**** PAGE TEXT ****

PRESSURE GROWING FOR CHIMERAS
Although US President George Bush denounced human-animal hybrids as an “egregious abuse” in this year’s State of the Union address, along with human cloning, pressure appears to be mounting to create them for medical research. A feature in this month’s Nature Biotechnology contends that they will provide tantalising insights into fundamental scientific questions.
In a sense, hybrids, or chimeras, have already arrived. In 2003, Chinese researchers created nearly 100 human-rabbit blastocysts for their stem cells. UK researcher Ian Wilmut has applied to use the Chinese technique to study human disease. Douglas Melton, of Harvard University, is planning to use it as part of his investigations of diabetes, Parkinson’s and Alzheimer’s. “Laboratory chimeras may help unravel the mysteries of human disease without risky and unethical human experimentation,” says the article.
According to Nature Biotechnology, most scientists feel that it is unlikely that human neural stem cell transplants would confer human consciousness upon animals. At least in the case of mice, the animal model used by most researchers, the structure of the brain is too different. “You can build a gas station and a cathedral using the same bricks; what makes them different is the architecture,” says Stanford researcher Hank Greely. Although chimeras face stiff opposition from conservative politicians and some bioethicists like Dr Leon Kass, the mood amongst other bioethicists appears to be supportive. A panel of ethicists convened at John Hopkins last year declared that the line between what is natural and what is unnatural is impossible to measure, as most of modern medicine cannot be found in nature.

**** INFORMATION GIVEN ****

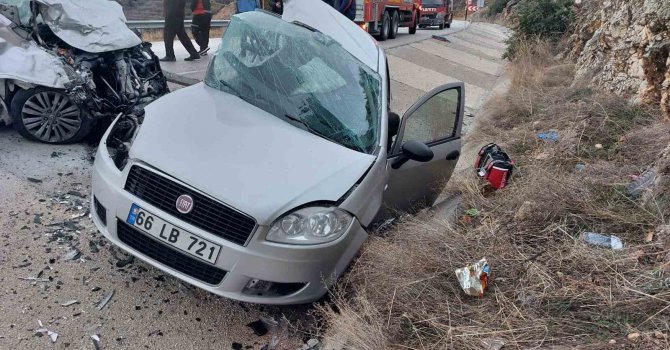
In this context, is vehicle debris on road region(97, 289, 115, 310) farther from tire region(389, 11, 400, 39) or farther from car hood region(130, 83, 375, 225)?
tire region(389, 11, 400, 39)

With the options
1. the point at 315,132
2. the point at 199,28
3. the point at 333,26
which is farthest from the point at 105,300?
the point at 199,28

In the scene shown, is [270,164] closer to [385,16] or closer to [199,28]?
[199,28]

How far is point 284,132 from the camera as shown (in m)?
3.34

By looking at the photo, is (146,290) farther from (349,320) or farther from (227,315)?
(349,320)

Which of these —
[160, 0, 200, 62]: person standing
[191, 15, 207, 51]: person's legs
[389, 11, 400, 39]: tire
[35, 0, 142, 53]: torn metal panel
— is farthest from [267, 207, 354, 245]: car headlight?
[389, 11, 400, 39]: tire

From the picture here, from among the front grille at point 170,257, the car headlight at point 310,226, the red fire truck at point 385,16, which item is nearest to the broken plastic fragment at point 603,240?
the car headlight at point 310,226

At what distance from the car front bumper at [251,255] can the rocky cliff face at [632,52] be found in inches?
176

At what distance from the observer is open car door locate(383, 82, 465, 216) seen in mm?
3701

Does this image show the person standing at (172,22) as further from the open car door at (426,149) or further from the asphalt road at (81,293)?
the open car door at (426,149)

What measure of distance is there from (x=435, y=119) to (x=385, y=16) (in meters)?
13.7

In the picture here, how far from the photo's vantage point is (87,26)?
555 centimetres

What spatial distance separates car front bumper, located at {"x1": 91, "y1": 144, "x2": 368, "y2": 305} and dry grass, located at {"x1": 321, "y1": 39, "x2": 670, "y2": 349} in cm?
16

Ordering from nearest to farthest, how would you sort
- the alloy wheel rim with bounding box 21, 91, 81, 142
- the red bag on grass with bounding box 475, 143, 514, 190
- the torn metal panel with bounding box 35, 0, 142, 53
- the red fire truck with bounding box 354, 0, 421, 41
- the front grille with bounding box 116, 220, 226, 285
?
the front grille with bounding box 116, 220, 226, 285, the red bag on grass with bounding box 475, 143, 514, 190, the alloy wheel rim with bounding box 21, 91, 81, 142, the torn metal panel with bounding box 35, 0, 142, 53, the red fire truck with bounding box 354, 0, 421, 41

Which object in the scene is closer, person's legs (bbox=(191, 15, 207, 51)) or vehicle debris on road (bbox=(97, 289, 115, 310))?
vehicle debris on road (bbox=(97, 289, 115, 310))
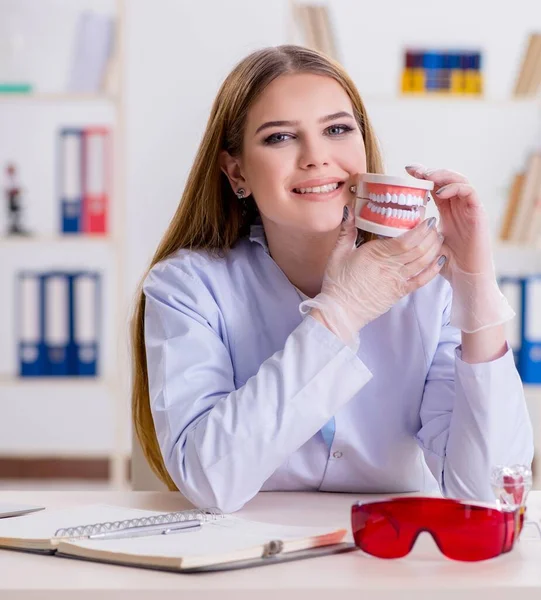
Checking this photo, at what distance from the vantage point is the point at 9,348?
13.1 ft

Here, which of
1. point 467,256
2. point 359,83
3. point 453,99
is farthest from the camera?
point 359,83

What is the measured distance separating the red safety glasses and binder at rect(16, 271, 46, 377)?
2.69 meters

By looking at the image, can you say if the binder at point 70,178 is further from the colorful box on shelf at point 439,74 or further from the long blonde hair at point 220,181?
the long blonde hair at point 220,181

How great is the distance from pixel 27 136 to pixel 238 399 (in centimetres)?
293

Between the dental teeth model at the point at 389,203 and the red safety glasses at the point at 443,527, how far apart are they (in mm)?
550

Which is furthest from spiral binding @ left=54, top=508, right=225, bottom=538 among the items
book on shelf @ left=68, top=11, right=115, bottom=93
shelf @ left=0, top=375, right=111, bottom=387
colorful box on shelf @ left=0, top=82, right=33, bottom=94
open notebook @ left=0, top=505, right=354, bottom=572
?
colorful box on shelf @ left=0, top=82, right=33, bottom=94

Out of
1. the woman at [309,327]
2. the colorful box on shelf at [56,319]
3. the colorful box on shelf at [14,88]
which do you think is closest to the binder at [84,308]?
the colorful box on shelf at [56,319]

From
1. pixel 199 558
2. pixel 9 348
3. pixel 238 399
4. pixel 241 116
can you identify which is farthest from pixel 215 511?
pixel 9 348

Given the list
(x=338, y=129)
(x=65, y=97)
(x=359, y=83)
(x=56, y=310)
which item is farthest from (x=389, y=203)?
(x=359, y=83)

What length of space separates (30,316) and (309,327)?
2332mm

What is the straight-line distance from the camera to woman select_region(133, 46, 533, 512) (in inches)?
52.3

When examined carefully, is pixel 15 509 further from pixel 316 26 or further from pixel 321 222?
pixel 316 26

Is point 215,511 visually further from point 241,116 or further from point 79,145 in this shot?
point 79,145

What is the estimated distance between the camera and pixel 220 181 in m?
1.76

****

_ASSIGNMENT:_
Edit the chimera article starting with "PRESSURE GROWING FOR" and going on through "fundamental scientific questions.", replacing "medical research" with "biomedical research".

_THE COMPLETED TASK:_
PRESSURE GROWING FOR CHIMERAS
Although US President George Bush denounced human-animal hybrids as an “egregious abuse” in this year’s State of the Union address, along with human cloning, pressure appears to be mounting to create them for biomedical research. A feature in this month’s Nature Biotechnology contends that they will provide tantalising insights into fundamental scientific questions.